En este proceso, el trabajo femenino es determinante. Un equipo de mujeres se encarga de cumplir estrictamente los protocolos de alimentación, manejo y sanidad, con el objetivo de que cada novilla salga del sistema en óptimas condiciones.
“Nosotros nos dedicamos específicamente en ese periodo con un equipo de trabajo femenino que se encarga de que se cumplan unos requisitos en alimentación manejo y planes sanitarios, para que esa novilla cuando salga a los 120 días, esté sanitariamente adecuada”, añadió.
Capacidad productiva
Terraleche trabaja con genética especializada, principalmente embriones girolando y terneras ¾ holstein, hijas de vacas propias. Actualmente, la ganadería ordeña 650 vacas con un promedio de 15 litros diarios y logra una reposición anual de cerca de 200 novillas, manteniendo de forma permanente 150 terneras bajo el modelo argentino.
“El periodo más crítico de una lechería es como se trabaja la reposición, nosotros trabajamos sobre eso con el modelo argentino que nos permite evaluar individualmente a cada ejemplar para tener un índice de producción importante”, expresó.
La infraestructura permite proyectar un crecimiento significativo. El sistema cuenta con ordeño giratorio de 60 puestos, pista de alimentación para 500 vacas y un esquema de estabulación tipo fristol, que prioriza el bienestar animal. La meta es clara. “La proyección de esta ganadería es llegar a ordeñar 1500 a 2000 vacas por la capacidad instalada que tiene el proyecto”.

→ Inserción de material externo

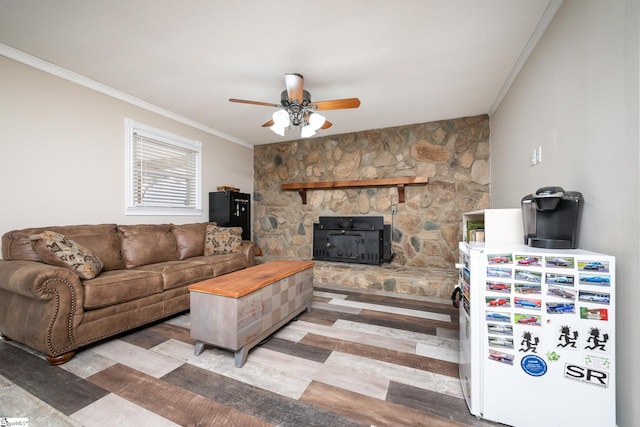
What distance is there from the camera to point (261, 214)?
16.6ft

El modelo fristol, basado en cubículos individuales de descanso, se complementa con una fuerte base agrícola propia. Esto reduce costos y mejora la rentabilidad. “La ventaja de este modelo es que es muy rentable pero es altamente dependiente de una agricultura. Mis costos de producción son menores que si estuviera dependiendo de un concentrado comercial. Aquí pastoreo, produzco silo, y el balance de mis vacas lo hacemos acá mismo”, señaló.
Leche A2A2
Además de su enfoque social y productivo, Terraleche se ha posicionado como un referente nacional en innovación lechera al obtener la certificación A2A2. Este logro, alcanzado junto a la empresa Fair Food de Brasil, confirma que su leche contiene exclusivamente beta-caseína A2, una proteína asociada con una mejor digestibilidad.
Este avance es resultado de años de selección genética y manejo riguroso del hato, consolidando a Terraleche como una ganadería pionera en Colombia. Su experiencia demuestra que es posible combinar bienestar animal, liderazgo femenino y eficiencia productiva en un mismo modelo, marcando un nuevo rumbo para la lechería nacional.